Braking to Rendezvous

Completed 2018-02-13. Available releases:
Braking to rendezvous with a station built into a captured asteroid (or possibly a moon) in orbit around Uranus.
Because of the distance to the sun, solar is ineffective. Hence, all power is nuclear. This explains the plus-sized radiators on both the ship and the station. The ship is thrusting toward the viewer, but is moving away, toward the station. The ship's plasma's color is indicative of a hydrogen-rich exhaust, likely a hydrogen NTR. The station has a powerful magnetic field to protect it, producing with the thin upper atmosphere a faint green aurora. There are a few windows near the docking bays (which have to be there, not on-axis, because of the field), but most of the ring is windowless for safety.

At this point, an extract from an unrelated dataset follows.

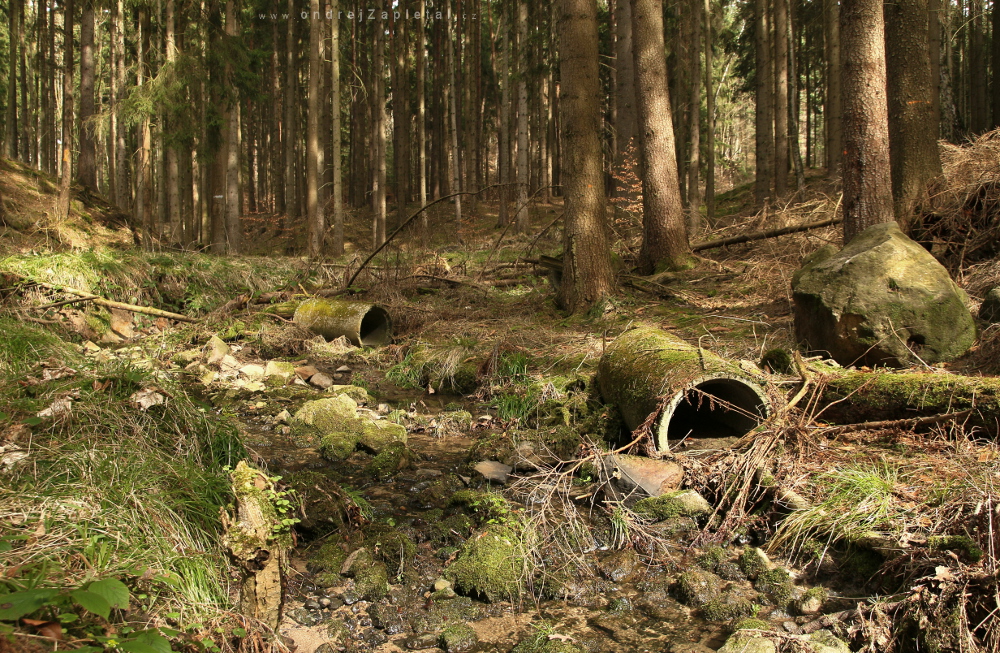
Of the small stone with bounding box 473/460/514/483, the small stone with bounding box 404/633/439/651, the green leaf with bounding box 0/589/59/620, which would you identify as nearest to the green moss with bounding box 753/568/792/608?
the small stone with bounding box 404/633/439/651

I tried rendering diffraction effects by hand. I'm quite pleased with how it came out. The asteroid is also casting a shadow on part of the ring. If you look very closely, you can see that the shadowed side of the station is slightly bluish from the reflected light off the planet. Unfortunately, the thick layering (on the planet especially) produces a reflective surface which doesn't scan well. I apologize for the generally poor quality (and I've tried to clean it up for you with some noise-reduction filters).
To draw, I compose the scene in my head and then spend a lot of time trying to sketch it with pencil, in a way I don't completely hate, on a piece of paper (this is black construction paper, but I had also gotten a gray art-paper pad recently, and I have several woefully-underpopulated white art-paper pads).

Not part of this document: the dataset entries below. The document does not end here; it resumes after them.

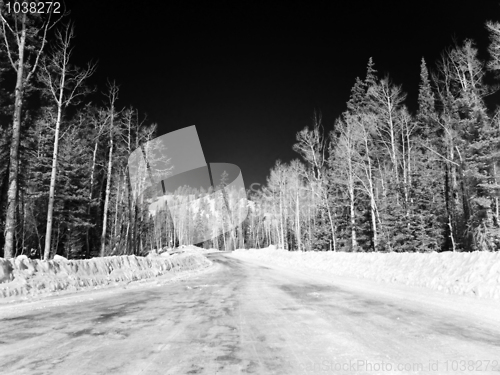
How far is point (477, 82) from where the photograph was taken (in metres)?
17.7

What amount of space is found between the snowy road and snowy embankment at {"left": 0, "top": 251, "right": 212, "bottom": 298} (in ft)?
5.44

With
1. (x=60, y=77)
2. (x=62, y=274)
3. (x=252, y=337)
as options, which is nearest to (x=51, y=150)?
(x=60, y=77)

( Sketching is, by far, the hardest part for me. I must have erased that stupid ship 5 times, and in the end I live-sketched it from a roll of solder. The planet used string+pencil to get a circular shape, since neither my compass nor my dinner plates were big enough. The station I tried to freehand, but ultimately had to use an ellipse template. )
Then I go back and start coloring with colored pencils (Fantasia brand, 36 colors, a little old but good). Usually I shade lighter colors to darker. I really like the layering effects you can get by using different shades. If I'm paying attention, I erase the normal-pencil sketching lines while I do this. I also have to plan the blank areas first, since the colored pencils don't erase very well. I try to keep the coloring lines going in a supportive direction: for example the aurora's lines are sharp and follow magnetic field lines, whereas the ring is solid gray to evoke a uniform surface.

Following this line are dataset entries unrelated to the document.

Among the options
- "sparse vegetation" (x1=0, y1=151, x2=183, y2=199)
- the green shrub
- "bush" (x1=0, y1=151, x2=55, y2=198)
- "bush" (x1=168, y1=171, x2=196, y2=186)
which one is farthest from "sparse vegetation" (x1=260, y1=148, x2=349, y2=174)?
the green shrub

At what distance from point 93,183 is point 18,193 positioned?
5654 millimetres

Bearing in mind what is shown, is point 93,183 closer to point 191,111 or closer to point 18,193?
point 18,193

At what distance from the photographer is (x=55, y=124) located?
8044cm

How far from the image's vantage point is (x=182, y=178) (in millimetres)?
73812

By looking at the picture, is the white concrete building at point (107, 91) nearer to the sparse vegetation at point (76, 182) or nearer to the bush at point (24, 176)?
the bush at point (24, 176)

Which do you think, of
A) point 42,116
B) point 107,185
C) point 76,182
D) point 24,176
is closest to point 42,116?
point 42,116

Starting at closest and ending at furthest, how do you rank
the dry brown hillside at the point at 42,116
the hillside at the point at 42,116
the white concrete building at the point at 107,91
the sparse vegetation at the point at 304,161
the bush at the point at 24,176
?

Then I go back and add bright areas with a white gel pen. In practice, I can't resist doing this somewhat earlier too. If they're too bright, I color over them again with e.g. my black colored pencil a little (e.g. the docking bay on the ring got this treatment). Some dark areas, like e.g. the support structure of the ship's radiators, get a black gel pen. I'm considering getting maybe some other color gel pens too? Yellow would have worked better for the windows, and with red and green I could have added some useless but cinematic docking lights.
Then I put it in my scanner and scan it. I open in Photoshop, rotate it 90°, and try various filters/corrections to try to remove the noise and get a faithful color rendition.
I don't really have an artistic background or training. What you're seeing is mentally-calculated effects, not practice. I at least do have a good eye for the way light moves through the scene, owing to my research focus on rendering algorithms. I try to leverage that with lots of bright lights and shadows—abundant in space. For particular objects, I tend to Google for suggested techniques.